One caveat to this calculation is that the original work was concerned with the hydrography of the East China Sea, where cooling plays the dominant role in the formation of dense shelf water, and that this mechanism may not apply in other regions. However, it has been suggested that other processes may drive the pump under different climatic conditions. For instance, in polar regions, the formation of sea-ice results in the extrusion of salt that may increase seawater density. Similarly, in tropical regions, evaporation may increase local salinity and seawater density.
The strong sink of CO2 at temperate latitudes reported by Tsunogai et al. (1999) was later confirmed in the Gulf of Biscay, the Middle Atlantic Bight and the North Sea. On the other hand, in the sub-tropical South Atlantic Bight reported a source of CO2 to the atmosphere.

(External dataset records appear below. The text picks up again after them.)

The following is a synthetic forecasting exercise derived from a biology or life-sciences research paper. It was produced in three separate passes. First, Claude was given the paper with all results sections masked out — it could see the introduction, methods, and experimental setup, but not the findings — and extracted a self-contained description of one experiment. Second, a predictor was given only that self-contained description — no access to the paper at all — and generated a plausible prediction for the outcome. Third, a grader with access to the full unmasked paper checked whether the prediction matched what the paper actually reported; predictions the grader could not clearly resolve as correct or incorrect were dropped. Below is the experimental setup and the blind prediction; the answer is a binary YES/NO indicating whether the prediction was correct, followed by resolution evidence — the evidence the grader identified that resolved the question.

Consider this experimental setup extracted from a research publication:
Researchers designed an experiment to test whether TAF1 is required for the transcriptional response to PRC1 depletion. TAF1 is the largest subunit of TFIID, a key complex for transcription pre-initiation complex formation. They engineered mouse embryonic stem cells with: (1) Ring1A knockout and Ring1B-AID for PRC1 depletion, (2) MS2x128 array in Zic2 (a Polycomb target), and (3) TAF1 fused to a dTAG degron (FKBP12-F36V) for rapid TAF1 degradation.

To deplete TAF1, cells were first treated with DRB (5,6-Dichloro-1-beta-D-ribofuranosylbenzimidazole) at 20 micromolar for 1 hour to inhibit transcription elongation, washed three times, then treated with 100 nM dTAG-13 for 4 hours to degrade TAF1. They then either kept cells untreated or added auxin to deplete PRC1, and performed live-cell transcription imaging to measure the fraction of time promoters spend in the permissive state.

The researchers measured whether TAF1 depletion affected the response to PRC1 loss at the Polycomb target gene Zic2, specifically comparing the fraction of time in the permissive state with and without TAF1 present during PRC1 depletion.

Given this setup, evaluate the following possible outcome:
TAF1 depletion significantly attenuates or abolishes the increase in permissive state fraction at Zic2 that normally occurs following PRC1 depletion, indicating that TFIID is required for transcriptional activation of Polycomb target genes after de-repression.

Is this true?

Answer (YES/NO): YES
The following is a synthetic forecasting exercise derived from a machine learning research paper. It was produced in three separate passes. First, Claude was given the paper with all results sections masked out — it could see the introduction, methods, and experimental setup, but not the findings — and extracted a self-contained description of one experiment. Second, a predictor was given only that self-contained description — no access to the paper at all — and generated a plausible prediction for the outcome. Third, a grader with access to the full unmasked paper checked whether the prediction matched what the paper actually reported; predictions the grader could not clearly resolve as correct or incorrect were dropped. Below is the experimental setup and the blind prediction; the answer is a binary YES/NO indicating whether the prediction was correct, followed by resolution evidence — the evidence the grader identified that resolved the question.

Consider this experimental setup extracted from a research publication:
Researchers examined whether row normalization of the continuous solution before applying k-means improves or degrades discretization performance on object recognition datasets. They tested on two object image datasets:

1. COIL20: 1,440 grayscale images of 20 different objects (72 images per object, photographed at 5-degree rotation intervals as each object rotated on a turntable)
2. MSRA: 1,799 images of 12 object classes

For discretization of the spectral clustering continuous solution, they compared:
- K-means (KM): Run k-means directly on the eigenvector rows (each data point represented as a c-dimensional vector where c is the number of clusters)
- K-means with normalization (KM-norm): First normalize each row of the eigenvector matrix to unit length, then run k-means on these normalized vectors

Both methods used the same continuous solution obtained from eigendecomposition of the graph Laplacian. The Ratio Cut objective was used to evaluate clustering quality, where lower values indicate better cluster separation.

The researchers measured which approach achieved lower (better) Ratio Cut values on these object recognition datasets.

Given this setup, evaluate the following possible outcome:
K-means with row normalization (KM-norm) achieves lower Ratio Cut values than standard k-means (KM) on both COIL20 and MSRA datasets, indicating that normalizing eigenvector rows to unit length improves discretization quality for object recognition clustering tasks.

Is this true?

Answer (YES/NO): NO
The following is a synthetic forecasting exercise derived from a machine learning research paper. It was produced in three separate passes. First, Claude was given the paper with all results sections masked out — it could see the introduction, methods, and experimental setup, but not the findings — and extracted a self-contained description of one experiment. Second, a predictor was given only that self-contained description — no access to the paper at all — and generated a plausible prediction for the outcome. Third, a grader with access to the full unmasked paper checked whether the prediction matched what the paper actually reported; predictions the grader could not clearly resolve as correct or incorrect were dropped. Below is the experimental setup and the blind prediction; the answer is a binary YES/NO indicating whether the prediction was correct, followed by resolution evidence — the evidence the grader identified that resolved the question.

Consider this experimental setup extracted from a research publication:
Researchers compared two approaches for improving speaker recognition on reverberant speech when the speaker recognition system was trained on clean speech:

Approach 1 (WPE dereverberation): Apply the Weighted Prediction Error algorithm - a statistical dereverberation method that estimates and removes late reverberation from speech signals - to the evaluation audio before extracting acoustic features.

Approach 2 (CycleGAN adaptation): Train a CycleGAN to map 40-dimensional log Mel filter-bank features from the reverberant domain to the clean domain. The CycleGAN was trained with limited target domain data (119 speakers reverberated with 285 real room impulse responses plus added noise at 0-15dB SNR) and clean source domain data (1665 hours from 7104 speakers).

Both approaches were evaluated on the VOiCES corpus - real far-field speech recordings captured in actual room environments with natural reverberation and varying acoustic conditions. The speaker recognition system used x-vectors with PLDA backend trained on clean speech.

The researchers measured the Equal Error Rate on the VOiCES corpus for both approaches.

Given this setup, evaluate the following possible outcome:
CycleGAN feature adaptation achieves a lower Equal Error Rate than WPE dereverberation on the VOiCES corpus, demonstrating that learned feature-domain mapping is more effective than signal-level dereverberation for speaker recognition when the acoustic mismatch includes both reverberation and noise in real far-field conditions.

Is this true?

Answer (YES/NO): YES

Recently, work has compiled and scaled available data on CO2 fluxes in coastal environments, and shown that globally marginal seas act as a significant CO2 sink (-1.6 mol C m−2 y−1; -0.45 Gt C y−1) in agreement with previous estimates. However, the global sink of CO2 in marginal seas could be almost fully compensated by the emission of CO2 (+11.1 mol C m−2 y−1; +0.40 Gt C y−1) from the ensemble of near-shore coastal ecosystems, mostly related to the emission of CO2 from estuaries (0.34 Gt C y−1).
An interesting application of this work has been examining the impact of sea level rise over the last de-glacial transition on the global carbon cycle. During the last glacial maximum sea level was some 120 m (390 ft) lower than today. As sea level rose the surface area of the shelf seas grew and in consequence the strength of the shelf sea pump should increase.